PASSAGE =

/root/doris/be/src/gutil/hash/hash.h

Source (jump to first uncovered line)
//
// Copyright (C) 1999 and onwards Google, Inc.
//
//
// This file contains routines for hashing and fingerprinting.
//
// A hash function takes an arbitrary input bitstring (string, char*,
// number) and turns it into a hash value (a fixed-size number) such
// that unequal input values have a high likelihood of generating
// unequal hash values.  A fingerprint is a hash whose design is
// biased towards avoiding hash collisions, possibly at the expense of
// other characteristics such as execution speed.
//
// In general, if you are only using the hash values inside a single
// executable -- you're not writing the values to disk, and you don't
// depend on another instance of your program, running on another
// machine, generating the same hash values as you -- you want to use
// a HASH.  Otherwise, you want to use a FINGERPRINT.

INFORMATION PROVIDED =
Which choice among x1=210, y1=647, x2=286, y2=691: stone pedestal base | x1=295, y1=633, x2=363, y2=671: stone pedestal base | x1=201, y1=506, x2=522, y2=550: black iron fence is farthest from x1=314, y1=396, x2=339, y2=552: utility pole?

EXERCISE DIRECTIONS =
Please carry on the hashing header comment, picking up after its final sentence. The listing has no connection to the hashing header comment.

THE ANSWER =
//
// RECOMMENDED HASH FOR STRINGS:    GoodFastHash
//
// It is a functor, so you can use it like this:
//     hash_map<string, xxx, GoodFastHash<string> >
//     hash_set<char *, GoodFastHash<char*> >
//
// RECOMMENDED HASH FOR NUMBERS:    hash<>
//
// Note that this is likely the identity hash, so if your
// numbers are "non-random" (especially in the low bits), another
// choice is better.  You can use it like this:
//     hash_map<int, xxx>
//     hash_set<uint64>
//
// RECOMMENDED HASH FOR POINTERS:    hash<>
//
// This is also likely the identity hash.
//
// RECOMMENDED HASH FOR STRUCTS:    hash<some_fingerprint(struct)>
//
// Take a fingerprint of the struct, and use that as the key.
// For instance: const uint64 hash_data[] = { s.foo, bit_cast<uint64>(s.bar) };
//    uint64 fprint = <fingerprint fn>(reinterpret_cast<const char*>(hash_data),
//                                     sizeof(hash_data));
//    hash_map[fprint] = whatever;
//
// RECOMMENDED FINGERPRINT:         Fingerprint2011
//
// (In util/hash/fingerprint2011.h)
// In particular, do *not* use Fingerprint in new code; it has
// problems with excess collisions.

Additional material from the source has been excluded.